Elke jongere komt in aanmerking voor een ingroeibaan ongeacht de aard van de overeenkomst (IBO, duaal of alternerend leertraject, arbeidsovereenkomst van bepaalde of onbepaalde duur, uitzendarbeid,...).
IVOC krijgt de opdracht om in dit kader ondersteunende en bijkomende acties te ontwikkelen. De sectorale sociale partners bepalen daartoe de nodige modaliteiten en voorwaarden.
Art. 5.In uitvoering van het interprofessioneel akkoord 1999-2000 van 8 december 1998 hebben de ondernemingen een bijkomende inspanning gedaan op het vlak van vorming en opleiding. Deze bijkomende inspanning wordt voortgezet door een sectorale bijdrage van 0,20 pct. op de lonen van 1 januari 2007 tot 31 december 2018.
Aldus levert de sector verder zijn aandeel tot de uitvoering van het engagement om bijkomende inspanningen op het vlak van permanente vorming te doen.
Binnen het Instituut voor Vorming en Onderzoek in de Confectie wordt door de ondertekenende organisaties beslist welke vormings- en opleidingsinitiatieven zullen ontwikkeld worden met deze middelen.
Art. 6.In uitvoering van de wet van 5 maart 2017Relevante gevonden documenten type wet prom. 05/03/2017 pub. 15/03/2017 numac 2017011012 bron federale overheidsdienst werkgelegenheid, arbeid en sociaal overleg Wet betreffende werkbaar en wendbaar werk sluiten betreffende werkbaar en wendbaar werk wordt voorzien in een opleidingsinspanning gelijkwaardig aan twee dagen gemiddeld per jaar per voltijds equivalent.
De sociale partners voorzien in een groeipad om op termijn het aantal opleidingsdagen te verhogen om aldus bij te dragen tot de interprofessionele doelstelling.

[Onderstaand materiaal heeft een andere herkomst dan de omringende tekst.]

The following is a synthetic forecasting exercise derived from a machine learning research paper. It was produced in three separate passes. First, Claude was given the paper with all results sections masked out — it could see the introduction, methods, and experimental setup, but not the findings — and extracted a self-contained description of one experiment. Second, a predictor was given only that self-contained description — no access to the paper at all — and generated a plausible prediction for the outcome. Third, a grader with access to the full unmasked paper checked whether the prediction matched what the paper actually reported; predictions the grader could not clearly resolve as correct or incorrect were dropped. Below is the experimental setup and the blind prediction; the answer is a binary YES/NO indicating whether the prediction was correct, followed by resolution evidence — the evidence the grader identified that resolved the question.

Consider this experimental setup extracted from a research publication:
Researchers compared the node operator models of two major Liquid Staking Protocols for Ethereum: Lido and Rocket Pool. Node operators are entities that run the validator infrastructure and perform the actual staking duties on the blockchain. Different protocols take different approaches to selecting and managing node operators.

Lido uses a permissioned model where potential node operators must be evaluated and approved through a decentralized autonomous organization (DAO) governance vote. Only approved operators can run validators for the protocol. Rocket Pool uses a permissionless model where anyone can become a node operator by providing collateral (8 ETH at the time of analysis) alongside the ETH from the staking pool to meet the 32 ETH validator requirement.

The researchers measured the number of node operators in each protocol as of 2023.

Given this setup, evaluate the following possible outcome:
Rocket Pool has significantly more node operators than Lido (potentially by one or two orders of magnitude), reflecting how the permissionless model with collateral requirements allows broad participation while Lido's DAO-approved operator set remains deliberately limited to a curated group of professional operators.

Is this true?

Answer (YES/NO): YES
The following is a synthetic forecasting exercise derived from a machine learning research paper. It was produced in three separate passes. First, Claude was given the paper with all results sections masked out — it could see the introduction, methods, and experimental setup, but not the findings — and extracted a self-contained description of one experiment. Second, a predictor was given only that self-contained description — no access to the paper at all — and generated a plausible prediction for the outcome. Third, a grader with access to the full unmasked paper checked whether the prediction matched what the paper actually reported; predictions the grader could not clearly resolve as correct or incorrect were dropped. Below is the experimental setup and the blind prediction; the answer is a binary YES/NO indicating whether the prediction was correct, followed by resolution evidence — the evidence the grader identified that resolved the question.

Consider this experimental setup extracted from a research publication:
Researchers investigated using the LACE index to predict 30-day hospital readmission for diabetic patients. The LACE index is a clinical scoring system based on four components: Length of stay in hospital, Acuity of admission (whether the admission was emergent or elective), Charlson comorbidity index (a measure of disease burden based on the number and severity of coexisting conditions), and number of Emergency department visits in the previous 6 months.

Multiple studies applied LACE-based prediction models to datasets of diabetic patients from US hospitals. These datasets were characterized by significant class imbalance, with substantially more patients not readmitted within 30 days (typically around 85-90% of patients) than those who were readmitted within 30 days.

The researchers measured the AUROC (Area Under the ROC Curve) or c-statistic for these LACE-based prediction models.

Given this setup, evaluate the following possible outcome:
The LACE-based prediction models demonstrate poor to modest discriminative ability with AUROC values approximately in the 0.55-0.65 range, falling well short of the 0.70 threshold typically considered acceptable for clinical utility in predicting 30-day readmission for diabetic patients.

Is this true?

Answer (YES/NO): YES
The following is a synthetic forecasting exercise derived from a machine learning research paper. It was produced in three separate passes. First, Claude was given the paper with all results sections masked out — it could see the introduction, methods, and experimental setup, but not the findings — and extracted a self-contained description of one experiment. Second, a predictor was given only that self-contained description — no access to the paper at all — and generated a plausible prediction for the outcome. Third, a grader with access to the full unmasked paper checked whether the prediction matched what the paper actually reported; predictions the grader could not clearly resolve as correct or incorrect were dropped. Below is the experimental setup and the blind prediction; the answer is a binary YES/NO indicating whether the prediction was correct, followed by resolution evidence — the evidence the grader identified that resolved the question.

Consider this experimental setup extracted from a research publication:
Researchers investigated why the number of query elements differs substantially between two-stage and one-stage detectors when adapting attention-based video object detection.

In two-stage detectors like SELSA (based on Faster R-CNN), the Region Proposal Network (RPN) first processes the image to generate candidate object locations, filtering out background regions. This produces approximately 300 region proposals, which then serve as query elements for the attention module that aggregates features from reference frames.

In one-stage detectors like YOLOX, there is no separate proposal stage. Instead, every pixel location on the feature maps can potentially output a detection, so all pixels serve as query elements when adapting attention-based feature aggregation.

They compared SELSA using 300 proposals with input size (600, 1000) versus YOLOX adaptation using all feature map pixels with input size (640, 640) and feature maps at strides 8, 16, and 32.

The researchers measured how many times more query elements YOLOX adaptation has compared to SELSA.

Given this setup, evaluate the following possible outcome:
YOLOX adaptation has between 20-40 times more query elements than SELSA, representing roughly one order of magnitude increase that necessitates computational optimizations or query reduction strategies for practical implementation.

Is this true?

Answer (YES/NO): YES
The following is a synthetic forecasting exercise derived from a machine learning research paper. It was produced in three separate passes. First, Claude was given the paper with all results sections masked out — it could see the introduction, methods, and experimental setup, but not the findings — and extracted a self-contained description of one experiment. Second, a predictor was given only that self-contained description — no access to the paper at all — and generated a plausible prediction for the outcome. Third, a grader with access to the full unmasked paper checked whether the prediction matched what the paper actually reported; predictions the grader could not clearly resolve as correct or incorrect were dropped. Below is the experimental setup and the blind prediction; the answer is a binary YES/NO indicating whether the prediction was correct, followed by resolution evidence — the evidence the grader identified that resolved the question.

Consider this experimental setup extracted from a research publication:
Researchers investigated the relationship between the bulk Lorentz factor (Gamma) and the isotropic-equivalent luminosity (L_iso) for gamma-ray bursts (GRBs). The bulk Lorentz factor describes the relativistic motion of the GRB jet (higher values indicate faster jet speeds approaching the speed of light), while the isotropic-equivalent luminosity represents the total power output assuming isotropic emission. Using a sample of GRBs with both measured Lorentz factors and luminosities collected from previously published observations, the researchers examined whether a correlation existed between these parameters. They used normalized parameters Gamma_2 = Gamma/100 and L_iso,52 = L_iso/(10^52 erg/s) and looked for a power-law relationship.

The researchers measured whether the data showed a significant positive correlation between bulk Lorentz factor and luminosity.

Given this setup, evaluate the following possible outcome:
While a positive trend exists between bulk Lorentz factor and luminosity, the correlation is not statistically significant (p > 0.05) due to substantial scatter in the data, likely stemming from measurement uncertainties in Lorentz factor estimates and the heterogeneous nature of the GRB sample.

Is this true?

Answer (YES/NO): NO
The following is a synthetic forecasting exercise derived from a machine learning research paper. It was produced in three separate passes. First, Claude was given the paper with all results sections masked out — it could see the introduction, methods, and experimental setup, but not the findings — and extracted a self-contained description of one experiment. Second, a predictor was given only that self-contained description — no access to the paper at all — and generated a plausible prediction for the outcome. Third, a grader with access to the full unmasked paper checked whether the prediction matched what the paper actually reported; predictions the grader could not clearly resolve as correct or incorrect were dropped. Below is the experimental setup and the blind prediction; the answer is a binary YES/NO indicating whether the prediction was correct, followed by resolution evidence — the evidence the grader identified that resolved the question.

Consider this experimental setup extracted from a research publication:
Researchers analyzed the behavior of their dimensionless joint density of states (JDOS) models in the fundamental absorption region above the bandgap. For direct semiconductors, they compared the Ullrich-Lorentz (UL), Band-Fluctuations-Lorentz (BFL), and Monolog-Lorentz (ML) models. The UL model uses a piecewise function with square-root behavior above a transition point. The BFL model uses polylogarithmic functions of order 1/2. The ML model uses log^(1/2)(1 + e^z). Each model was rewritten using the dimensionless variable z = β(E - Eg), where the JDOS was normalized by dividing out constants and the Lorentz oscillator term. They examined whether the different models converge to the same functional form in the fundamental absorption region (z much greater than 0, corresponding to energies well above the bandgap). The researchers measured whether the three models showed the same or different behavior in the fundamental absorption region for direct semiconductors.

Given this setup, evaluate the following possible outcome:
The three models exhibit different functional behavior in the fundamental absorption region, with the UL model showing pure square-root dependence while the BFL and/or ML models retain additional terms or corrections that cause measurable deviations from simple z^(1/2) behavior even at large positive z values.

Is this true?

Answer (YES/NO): NO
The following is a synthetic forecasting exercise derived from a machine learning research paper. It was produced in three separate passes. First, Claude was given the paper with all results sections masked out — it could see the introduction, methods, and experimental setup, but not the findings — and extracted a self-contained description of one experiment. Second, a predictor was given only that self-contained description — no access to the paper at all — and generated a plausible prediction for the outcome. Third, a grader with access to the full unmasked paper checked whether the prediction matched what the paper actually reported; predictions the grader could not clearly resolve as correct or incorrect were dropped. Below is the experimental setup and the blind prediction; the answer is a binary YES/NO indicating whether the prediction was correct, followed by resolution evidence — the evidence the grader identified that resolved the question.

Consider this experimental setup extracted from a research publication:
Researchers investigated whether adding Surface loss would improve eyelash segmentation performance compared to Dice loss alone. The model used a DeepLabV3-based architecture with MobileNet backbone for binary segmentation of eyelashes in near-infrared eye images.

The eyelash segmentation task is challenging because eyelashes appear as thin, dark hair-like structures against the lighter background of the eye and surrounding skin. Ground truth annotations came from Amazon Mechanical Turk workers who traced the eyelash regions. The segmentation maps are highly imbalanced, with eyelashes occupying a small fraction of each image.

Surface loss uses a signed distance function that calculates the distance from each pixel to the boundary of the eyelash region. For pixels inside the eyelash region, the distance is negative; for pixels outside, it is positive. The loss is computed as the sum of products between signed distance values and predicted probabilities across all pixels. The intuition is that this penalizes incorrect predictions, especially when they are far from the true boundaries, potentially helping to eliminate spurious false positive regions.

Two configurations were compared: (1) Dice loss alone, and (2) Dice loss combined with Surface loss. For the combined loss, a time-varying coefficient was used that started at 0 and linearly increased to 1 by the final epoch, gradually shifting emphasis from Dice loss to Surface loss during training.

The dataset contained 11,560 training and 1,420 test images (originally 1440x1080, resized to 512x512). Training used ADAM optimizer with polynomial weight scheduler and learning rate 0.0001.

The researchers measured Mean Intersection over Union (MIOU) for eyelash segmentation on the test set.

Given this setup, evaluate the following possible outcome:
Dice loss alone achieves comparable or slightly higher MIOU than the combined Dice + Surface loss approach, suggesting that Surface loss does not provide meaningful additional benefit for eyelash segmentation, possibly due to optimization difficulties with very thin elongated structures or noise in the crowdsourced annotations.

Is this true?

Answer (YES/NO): YES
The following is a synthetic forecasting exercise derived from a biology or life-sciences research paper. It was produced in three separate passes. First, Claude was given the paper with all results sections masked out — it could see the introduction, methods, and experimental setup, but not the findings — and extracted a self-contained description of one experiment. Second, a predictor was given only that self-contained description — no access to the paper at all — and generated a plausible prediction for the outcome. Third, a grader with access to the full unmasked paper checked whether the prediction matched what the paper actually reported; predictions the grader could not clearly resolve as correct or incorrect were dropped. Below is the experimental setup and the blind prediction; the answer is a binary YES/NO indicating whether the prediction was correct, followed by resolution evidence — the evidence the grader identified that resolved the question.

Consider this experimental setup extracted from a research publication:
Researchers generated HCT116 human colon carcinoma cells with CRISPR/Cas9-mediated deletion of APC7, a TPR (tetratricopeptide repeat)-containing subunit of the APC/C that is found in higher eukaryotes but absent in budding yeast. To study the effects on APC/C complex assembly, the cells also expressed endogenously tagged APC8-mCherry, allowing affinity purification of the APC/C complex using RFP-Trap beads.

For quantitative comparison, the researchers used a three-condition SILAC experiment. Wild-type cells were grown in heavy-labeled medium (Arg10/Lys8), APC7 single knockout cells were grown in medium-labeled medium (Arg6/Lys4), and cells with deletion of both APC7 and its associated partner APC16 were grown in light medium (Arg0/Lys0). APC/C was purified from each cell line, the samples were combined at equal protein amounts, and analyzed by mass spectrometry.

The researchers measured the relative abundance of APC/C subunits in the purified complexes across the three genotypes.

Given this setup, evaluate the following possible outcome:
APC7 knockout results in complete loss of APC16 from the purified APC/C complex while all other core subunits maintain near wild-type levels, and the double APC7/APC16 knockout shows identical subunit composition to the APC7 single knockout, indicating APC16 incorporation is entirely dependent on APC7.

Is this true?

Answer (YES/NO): NO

De realisatie van het groeipad wordt nagestreefd door : - het opleidingsaanbod van IVOC beter en ruimer bekend te maken aan werkgevers en werknemers; - het opleidingsaanbod van IVOC verder uit te breiden; - via IVOC acties te ondernemen om de participatiegraad aan opleidingen te verhogen; - werkgevers aan te moedigen om alle zowel formele als informele opleidingsinspanningen nauwgezet te registreren; - de erkenning door het Paritair Comité voor het kleding- en confectiebedrijf van sectorale beroepsopleidingen, in het stelsel van het betaald educatief verlof.
Art. 7.Deze collectieve arbeidsovereenkomst treedt in werking op 1 januari 2017 en houdt op van kracht te zijn op 31 december 2018.
Gezien om te worden gevoegd bij het koninklijk besluit van 2 september 2018.